| Provided text |
++++
MOSCOW – Russia’s natural gas monopoly dramatically cut flows to Europe through Ukraine on Tuesday, sharpening fears of winter fuel shortages.
Despite warnings from the European Union, a pricing dispute between Gazprom and Ukraine showed no signs of letting up even as gas flows dwindled. As the two sides traded accusations and blame, negotiations remained frozen for the sixth day.
Bulgarian authorities said two-thirds of their natural gas supply had been cut off and that consumption would be reduced to ensure provisions for key public facilities such as hospitals and schools. In a dozen other countries, governments said they could compensate with reserves or alternate sources in the short run.
Entrenched haggling over the price Ukraine would pay for Russian gas this year, and how much Moscow would pay Ukraine for allowing gas to cross the territory on pipelines bound for Europe, collapsed on New Year’s Eve. Moscow first halted all gas flows to Ukraine, then began to scale back on European exports via Ukraine, accusing the smaller neighbor of stealing the gas intended for Europe.
The European Union gets about one-quarter of its natural gas from Russia. European customers first experienced a dip in supplies in 2006, when Russia turned off flows to Ukraine in another bout of price disputes. The repeated interruptions have raised anxiety across Europe about the reliability of depending upon Moscow for fuel.
Gazprom officials, who have urged Ukraine to restart negotiations, remained defiant Tuesday. Gazprom Vice President Alexander Medvedev listed Russia as a victim of Ukrainian misdeeds, saying, “Russia, Bulgaria and other Balkan countries have become hostage to Ukraine’s unreasonable behavior.”
Ukrainian officials deny siphoning off any of the European-bound gas, insisting they are tapping reserves to keep the country running. The head of Ukraine’s state energy company was expected in Moscow on Thursday for renewed talks.
++++
| Data extract |
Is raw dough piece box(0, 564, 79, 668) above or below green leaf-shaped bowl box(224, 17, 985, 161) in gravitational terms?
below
++++
| Parts of the exercise |
- 1) Condense the paragraph of the gas dispute article that begins "Entrenched haggling over the price" into a short bulleted list that keeps its main facts.
- 2) Resume the article on the Russia–Ukraine gas dispute, starting right after its final sentence.

| Responses by item number |
- 1)
- Talks broke down on New Year's Eve over two issues: the price Ukraine would pay for Russian gas this year, and how much Moscow would pay Ukraine to move gas across its territory to Europe.
- Moscow first stopped all gas flows to Ukraine.
- It then began cutting European exports that pass through Ukraine, accusing Ukraine of stealing gas meant for Europe.

- 2)
The European Commission in Brussels, Belgium and the Czech government, which holds the rotating presidency of the European Union, called the situation “completely unacceptable.”
“Without prior warning and in clear contradiction with the reassurances given by the highest Russian and Ukrainian authorities to the European Union, gas supplies to some EU member states have been substantially cut,” said a statement issued Tuesday. “The Czech EU presidency and the European Commission demand that gas supplies be immediately restored to the EU and that the two parties resume at once negotiations.”
The EU also announced that it would dispatch a delegation to meet with Ukrainian and Gazprom officials.
The standoff is playing out against a backdrop of increasing animosity between economically fragile Ukraine and oil- and gas-rich Moscow. Relations have been particularly tense over Ukraine’s pro-Western government’s ambitions to join NATO, which Russia regards as an encroachment on its border.
Hungary, Slovakia, Romania and Poland had suffered the most, along with Bulgaria, officials at the office of the European commissioner for energy said. But the reduction of the supplies had not reached a critical level.
At a news conference Tuesday, Bulgarian Prime Minister Sergey Stanishev said the morning cutoff had left the nation dependent on its Chiren storage facility, which provides about one-third of the country’s normal daily consumption. He said natural gas supplies for central heating and for public establishments such as hospitals and schools would be a priority for the government.
He said Bulgaria had received no official warning of the termination of the natural gas supplies.
“It is not right to make Bulgaria a hostage in such a conflict,” Stanishev said.